The Health Equity Blog’s mission is to contribute to the discussion of health policy using evidence and research, to explore the opportunities for health equity through policy change, to raise awareness about health disparities, and to increase public advocacy for health equality.

According to the CDC, “Health equity is achieved when every person has the opportunity to ‘attain his or her full health potential’ and no one is ‘disadvantaged from achieving this potential because of social position or other socially determined circumstances.’”

Achievement of full health potential is necessary in all aspects of life – from running errands to relationships with loved ones. Some people are born into environments that limit their ability to achieve their full health potential. We believe that because society created many health inequalities, society can also fix them.

Monday, January 20, 2014

Long Term Unemployment and Mental Health

“Injustice anywhere is a threat to justice everywhere.” 
*Martin Luther King Jr.

In the news: Unemployment Benefits Cut
The current unemployment rate in the United States is 6.7% (December 2013), a rate that is down from the height of the Great Recession.  Unemployment benefits have been in the news because Congress failed to renew an aid program for the jobless. Roughly 1.3 million Americans lost their insurance benefits last month. States vary on the number of weeks an unemployed person receives benefits.


Long Term Unemployment
Most economists define chronic unemployment to be a period of unemployment lasting longer than six months. It is important to note when calculating most unemployment statistics, those that are underemployed or not actively searching for a job are not counted. In November 2013, the chronically unemployed made up 37% of total unemployed people. While the overall unemployment rate is lowering over time, the rate of the chronically unemployed remains stagnant.

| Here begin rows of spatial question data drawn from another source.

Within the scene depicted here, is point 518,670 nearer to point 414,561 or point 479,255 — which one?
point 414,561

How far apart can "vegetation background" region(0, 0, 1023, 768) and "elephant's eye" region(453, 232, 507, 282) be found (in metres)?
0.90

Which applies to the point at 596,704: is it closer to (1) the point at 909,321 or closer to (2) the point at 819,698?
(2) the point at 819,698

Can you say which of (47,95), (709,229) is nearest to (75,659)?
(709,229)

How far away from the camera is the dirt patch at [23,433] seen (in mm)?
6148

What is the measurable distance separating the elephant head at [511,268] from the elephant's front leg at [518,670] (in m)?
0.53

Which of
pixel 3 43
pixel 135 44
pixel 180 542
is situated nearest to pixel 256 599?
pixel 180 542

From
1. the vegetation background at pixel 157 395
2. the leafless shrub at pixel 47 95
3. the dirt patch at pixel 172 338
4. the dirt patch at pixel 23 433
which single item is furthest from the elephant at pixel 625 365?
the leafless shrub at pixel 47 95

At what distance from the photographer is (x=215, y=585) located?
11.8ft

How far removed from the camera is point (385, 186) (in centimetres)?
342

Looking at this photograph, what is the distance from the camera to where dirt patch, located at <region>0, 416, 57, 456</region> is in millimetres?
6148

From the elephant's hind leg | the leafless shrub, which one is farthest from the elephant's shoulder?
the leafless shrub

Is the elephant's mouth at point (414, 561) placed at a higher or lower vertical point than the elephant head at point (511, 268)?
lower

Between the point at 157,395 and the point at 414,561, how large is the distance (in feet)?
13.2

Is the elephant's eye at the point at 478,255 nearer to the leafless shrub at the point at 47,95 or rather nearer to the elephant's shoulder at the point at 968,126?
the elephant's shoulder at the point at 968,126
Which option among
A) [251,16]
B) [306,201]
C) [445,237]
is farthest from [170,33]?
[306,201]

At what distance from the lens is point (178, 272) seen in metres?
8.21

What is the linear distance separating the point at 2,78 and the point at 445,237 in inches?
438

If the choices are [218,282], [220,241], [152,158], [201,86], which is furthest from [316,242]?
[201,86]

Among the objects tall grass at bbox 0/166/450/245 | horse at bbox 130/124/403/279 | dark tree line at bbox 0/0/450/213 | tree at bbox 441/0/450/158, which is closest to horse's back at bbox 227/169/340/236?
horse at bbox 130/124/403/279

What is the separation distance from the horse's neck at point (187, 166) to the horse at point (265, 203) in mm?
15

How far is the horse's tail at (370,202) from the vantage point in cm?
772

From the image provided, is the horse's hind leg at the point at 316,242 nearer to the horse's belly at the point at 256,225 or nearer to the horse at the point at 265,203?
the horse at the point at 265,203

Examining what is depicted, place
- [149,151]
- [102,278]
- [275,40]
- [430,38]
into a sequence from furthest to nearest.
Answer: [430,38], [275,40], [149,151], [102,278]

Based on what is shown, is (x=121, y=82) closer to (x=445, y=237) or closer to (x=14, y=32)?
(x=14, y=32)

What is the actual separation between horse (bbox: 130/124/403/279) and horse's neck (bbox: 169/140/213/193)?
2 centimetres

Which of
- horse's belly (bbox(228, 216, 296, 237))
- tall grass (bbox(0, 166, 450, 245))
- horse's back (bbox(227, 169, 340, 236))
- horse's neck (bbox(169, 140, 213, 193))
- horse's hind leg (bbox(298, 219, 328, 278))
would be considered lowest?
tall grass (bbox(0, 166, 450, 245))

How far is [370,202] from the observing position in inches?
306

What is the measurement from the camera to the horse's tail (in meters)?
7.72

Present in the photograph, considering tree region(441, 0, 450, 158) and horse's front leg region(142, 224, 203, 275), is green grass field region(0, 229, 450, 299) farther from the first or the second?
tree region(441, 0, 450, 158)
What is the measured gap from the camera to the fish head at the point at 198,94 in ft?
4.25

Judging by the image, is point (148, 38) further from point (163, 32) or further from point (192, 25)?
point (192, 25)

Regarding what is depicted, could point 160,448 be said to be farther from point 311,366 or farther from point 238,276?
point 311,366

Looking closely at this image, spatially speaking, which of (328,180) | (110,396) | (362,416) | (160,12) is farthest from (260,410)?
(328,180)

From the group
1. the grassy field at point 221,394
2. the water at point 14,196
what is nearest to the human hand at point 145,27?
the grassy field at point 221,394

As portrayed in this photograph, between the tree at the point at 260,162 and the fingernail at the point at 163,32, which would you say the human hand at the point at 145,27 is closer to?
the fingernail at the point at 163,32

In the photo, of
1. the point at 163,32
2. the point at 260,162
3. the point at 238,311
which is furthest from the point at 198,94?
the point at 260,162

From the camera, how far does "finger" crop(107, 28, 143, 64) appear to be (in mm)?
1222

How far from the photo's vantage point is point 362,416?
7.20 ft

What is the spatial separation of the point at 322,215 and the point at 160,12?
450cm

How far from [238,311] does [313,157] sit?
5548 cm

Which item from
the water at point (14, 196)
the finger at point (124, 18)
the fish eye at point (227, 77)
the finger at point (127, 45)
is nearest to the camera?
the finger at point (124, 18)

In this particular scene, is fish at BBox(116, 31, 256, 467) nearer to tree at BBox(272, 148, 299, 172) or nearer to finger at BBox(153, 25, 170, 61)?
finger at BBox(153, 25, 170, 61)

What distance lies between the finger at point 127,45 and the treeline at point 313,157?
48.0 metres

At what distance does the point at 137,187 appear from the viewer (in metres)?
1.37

For those that experience long periods of unemployment, it is more challenging to get a job. The reasons for this could be an outdated skill set or a possible employer’s bias to hire someone currently unemployed. The long-time unemployed tend to be people who worked in manufacturing or construction and are older. Many companies do not look at the resumes of the long-term unemployed.

Long-term Unemployment and Mental Health
People that are unemployed understand the stress associated with joblessness. The process of looking for a job, in many cases, is much harder than the jobs itself. No income, high levels of uncertainty, and limited health insurance is terrifying. WBEZ (Chicago Public Media) had a segment about the emotional expense of unemployment. This conversation went beyond the financial toll of unemployment to the impact of mental health. Chronic unemployment is associated with higher rates of depression and suicide.

In 2011 the CDC found that suicide rates rise when the economy is bad. The federal government statistics on suicide released in May 2013 showed a 28% increase in suicides for 35-64 year olds between 1999 and 2000. The unemployment rate peaked in 2009. Researchers find that those who are looking for work are about twice as likely to end their lives as those who have jobs.  As economic stress increases, the incidence of anxiety disorders increase. To add to the pain of losing a job, most people quickly lose health insurance. Without health insurance, it is expensive to see a doctor or mental health provider. The Affordable Care Act might help people obtain health insurance in the future. It is important to point out that unemployment and suicide are not causal but rather correlated factors.

Back to that funding cut
Long term unemployment is a serious problem and not just for the economy. Long-term joblessness is a serious risk factor for suicide and depression. Much of the national discussion about unemployment benefits are centered on time limits - the number of weeks of unemployment benefits available for the newly unemployed. However, placing time limits on unemployment benefits is hurting the group of people who have the hardest time finding employment - the long-term unemployed. In many cases, unemployment benefits are not handouts, they are lifelines. The link between unemployment and mental health must be discussed and not stigmatized. I urge Congress to renew spending for unemployment programs. In honor of Martin Luther King Jr., if you see injustice somewhere do something. Contact your Representatives and Senators and let them know how you feel.